Only because the unelected Troika told them that if they didn't the promised loan wouldn't get issued and they ran the risk of defaulting on their 'debt', and if that happened they would likely have been kicked out of the Eurozone, and maybe the EU. Mind you, the IMF have said the Greek 'debt' is unsustainable as have some real economists.

SwedishEdith · 14/09/2015 20:32

The tories failed to win in 2010 and won with a tiny majority in 2015. All this after they accused Labour of trashing the economy. That does not equate to a "great Tory win"

Fantasyland · 14/09/2015 20:33

Janet you are joking about the poor doing well under the Tories aren't you?

AllThePrettySeahorses · 14/09/2015 20:34

You cannot run a country as Labour has tried to do

Seriously - google Labour's economic record 1997 to 2010 and compare it with the Tory record 1979 to 1997 and 2010 to present.
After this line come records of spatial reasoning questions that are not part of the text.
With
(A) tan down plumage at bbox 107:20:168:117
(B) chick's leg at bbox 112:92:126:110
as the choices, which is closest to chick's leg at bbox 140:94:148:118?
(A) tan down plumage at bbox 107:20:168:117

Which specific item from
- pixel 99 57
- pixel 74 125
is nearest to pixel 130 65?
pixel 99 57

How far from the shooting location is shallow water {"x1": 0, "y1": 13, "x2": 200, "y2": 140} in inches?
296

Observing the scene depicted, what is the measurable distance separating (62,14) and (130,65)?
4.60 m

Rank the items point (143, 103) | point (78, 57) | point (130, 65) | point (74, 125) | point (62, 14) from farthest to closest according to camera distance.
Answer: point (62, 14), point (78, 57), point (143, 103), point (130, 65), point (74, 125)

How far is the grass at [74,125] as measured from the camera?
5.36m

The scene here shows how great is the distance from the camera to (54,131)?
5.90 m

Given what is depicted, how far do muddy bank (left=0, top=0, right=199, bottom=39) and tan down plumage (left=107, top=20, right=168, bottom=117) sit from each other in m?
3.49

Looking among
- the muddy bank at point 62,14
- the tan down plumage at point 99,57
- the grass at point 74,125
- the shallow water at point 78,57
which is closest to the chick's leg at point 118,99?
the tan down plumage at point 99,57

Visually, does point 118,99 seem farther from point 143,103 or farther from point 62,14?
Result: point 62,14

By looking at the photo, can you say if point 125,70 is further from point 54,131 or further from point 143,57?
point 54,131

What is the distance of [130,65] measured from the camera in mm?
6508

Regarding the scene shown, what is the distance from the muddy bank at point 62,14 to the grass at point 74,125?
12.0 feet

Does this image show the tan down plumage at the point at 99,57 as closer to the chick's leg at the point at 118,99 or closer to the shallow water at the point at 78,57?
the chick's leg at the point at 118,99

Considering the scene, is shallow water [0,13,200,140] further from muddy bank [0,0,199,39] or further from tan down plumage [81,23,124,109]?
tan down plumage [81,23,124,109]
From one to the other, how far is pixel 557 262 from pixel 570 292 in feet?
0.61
ERM, failing infrastructure, debt and deficit (Tories) and surplus, growth, repairs to schools, NHS etc (Labour). The 2008 crash may well have been much worse under the Tories, given their actual record as opposed to the revisionist lies. Don't forget the strong recovery of early 2010 stopped and went backwards under Cameron.

Thedinosaurofdystopia · 14/09/2015 20:37

Mummymeister

Spot on. Everything you've said has seemed very fair and from my vantage point rather accurate.

Refreshing voice of reason amongst all the slightly sycophantic idealist waffle and fluff du jour.

heheheheheheh · 14/09/2015 20:40

Bring back the SDP. History repeats itself.